#### DOCUMENT:
'''
The job of investigating any criminal case or matter rests upon the police in India. The police authority is responsible for conducting investigations and finding out evidence regarding a case against an accused person. It is important that this investigation carried out by the police must be conducted in a fair and impartial manner. Article 21 of the Indian Constitution gives its citizens the fundamental rights which incorporate the “Right to Life and Personal Liberty.” This fundamental right includes several other rights such as “Right to Food”, “Right to Shelter”, etc., among which “Right to Fair Trial and Investigation” holds quite a crucial position as well. The 41st report of the Indian Law Commission recommended that an accused person must get a fair trial in accordance with the principles of natural justice, efforts must be made to avoid delay in investigation and trial and the procedures should aim at ensuring fair deal to the poorer sections of the society. A closure report, therefore, is an important aspect of a fair investigation. In this article, the author aims to find out what a closure report is, the importance of the fair investigation, its objectives, procedure after the filing of closure report, and also throw light upon certain important case laws.

What is a closure report?

A closure report is given under Section 169 of the Code of Criminal Procedure, 1973. From a bare perusal of this section, it can be said that a closure report under Section 169 of the Code of Criminal Procedure, 1973 is a report which is submitted by the police or the investigating agencies to the Learned Magistrate or the concerned court stating that after the due investigation against the accused, no evidence or reasonable grounds for suspicion are found to connect him to the alleged crime. And if the accused is in custody, he shall be released on certain conditions like executing a bond, providing a surety, appearing before the magistrate if called, etc after filing of the report.

The investigating authorities have been empowered to submit a report to the Magistrate that there is no evidence or reasonable grounds for suspicion to justify the forwarding of the accused to the Magistrate and to release the accused from the custody on him executing a bond with or without surety, as the police officer direct, to appear, if and when so required before a Magistrate empowered to take cognizance of the offence on a police report and to try the accused or commit for trial.

The report under Section 169 of the Code of Criminal Procedure, 1973 is referred to as a ‘closure report’. The Magistrate, however, can direct the police to make further investigation. The scope of the power to direct further investigation when the police report states that there is no evidence to proceed further, and really there is no evidence in the case at all, whether it would be an order which can be justified or held valid needs examination.
'''
#### WORK TO COMPLETE:
**A)** Repeat the passage of the closure report article between "What is a closure" and "of the report.", inclusive, with no changes.
**B)** According to the closure report article, which section of the Code of Criminal Procedure, 1973 provides for a closure report?

#### DATASET EXCERPT:
'''
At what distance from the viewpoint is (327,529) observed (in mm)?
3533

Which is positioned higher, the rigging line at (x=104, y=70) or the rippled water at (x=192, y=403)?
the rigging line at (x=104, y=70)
'''
#### RESULTS:
**A)**
What is a closure report?

A closure report is given under Section 169 of the Code of Criminal Procedure, 1973. From a bare perusal of this section, it can be said that a closure report under Section 169 of the Code of Criminal Procedure, 1973 is a report which is submitted by the police or the investigating agencies to the Learned Magistrate or the concerned court stating that after the due investigation against the accused, no evidence or reasonable grounds for suspicion are found to connect him to the alleged crime. And if the accused is in custody, he shall be released on certain conditions like executing a bond, providing a surety, appearing before the magistrate if called, etc after filing of the report.

**B)** Section 169